# [Problem statement]
Lines below starting with the line with "common name: rodent" and going on through the line with "common name: plains zebra" must be output exactly; the rest of the records must be left out.
** Record excerpts follows **
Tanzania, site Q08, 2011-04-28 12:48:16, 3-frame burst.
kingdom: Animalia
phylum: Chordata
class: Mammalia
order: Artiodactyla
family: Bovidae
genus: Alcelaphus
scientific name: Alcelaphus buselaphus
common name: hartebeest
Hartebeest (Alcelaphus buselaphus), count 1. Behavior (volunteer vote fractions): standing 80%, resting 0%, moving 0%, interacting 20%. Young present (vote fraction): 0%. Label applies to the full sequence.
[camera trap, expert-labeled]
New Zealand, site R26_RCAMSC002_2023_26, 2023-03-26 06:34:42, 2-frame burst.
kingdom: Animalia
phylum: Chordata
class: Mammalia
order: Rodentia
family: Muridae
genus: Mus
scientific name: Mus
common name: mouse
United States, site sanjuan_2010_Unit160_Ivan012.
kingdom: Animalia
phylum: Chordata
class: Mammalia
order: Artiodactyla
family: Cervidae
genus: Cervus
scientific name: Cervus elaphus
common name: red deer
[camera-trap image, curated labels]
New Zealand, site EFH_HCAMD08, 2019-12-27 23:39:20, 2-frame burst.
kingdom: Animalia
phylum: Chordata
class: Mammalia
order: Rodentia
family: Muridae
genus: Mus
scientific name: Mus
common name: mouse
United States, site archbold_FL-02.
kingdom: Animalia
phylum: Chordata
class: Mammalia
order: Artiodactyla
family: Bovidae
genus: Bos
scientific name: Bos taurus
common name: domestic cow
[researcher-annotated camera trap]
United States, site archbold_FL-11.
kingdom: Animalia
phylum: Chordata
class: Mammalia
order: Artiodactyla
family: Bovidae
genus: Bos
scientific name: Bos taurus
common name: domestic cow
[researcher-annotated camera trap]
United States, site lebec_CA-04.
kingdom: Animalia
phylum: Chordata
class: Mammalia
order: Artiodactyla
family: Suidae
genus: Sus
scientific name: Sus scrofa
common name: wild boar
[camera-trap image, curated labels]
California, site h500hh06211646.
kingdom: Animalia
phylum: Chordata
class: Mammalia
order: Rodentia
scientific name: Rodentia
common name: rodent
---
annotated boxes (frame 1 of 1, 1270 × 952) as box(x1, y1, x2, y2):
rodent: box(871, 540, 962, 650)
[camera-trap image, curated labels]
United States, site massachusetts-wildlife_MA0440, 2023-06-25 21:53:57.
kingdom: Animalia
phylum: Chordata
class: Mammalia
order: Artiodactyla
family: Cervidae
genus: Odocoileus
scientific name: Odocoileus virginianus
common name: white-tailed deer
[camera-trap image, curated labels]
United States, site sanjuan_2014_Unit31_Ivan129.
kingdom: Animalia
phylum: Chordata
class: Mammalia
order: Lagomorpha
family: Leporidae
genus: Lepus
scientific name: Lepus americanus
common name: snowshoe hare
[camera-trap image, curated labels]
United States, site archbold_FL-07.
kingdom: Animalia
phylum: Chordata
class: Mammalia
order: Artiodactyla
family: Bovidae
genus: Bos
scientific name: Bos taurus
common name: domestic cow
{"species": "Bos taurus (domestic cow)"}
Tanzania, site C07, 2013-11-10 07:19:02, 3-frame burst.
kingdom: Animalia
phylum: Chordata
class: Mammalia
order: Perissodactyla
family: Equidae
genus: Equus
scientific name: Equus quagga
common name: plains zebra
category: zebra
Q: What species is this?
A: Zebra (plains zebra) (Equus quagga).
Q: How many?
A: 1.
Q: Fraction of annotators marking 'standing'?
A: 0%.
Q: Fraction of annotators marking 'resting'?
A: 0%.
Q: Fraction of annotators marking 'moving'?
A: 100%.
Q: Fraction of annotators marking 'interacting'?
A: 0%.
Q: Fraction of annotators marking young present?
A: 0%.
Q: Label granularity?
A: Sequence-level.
** End of Record excerpts **
# [Output below]
common name: rodent
---
annotated boxes (frame 1 of 1, 1270 × 952) as box(x1, y1, x2, y2):
rodent: box(871, 540, 962, 650)
[camera-trap image, curated labels]
United States, site massachusetts-wildlife_MA0440, 2023-06-25 21:53:57.
kingdom: Animalia
phylum: Chordata
class: Mammalia
order: Artiodactyla
family: Cervidae
genus: Odocoileus
scientific name: Odocoileus virginianus
common name: white-tailed deer
[camera-trap image, curated labels]
United States, site sanjuan_2014_Unit31_Ivan129.
kingdom: Animalia
phylum: Chordata
class: Mammalia
order: Lagomorpha
family: Leporidae
genus: Lepus
scientific name: Lepus americanus
common name: snowshoe hare
[camera-trap image, curated labels]
United States, site archbold_FL-07.
kingdom: Animalia
phylum: Chordata
class: Mammalia
order: Artiodactyla
family: Bovidae
genus: Bos
scientific name: Bos taurus
common name: domestic cow
{"species": "Bos taurus (domestic cow)"}
Tanzania, site C07, 2013-11-10 07:19:02, 3-frame burst.
kingdom: Animalia
phylum: Chordata
class: Mammalia
order: Perissodactyla
family: Equidae
genus: Equus
scientific name: Equus quagga
common name: plains zebra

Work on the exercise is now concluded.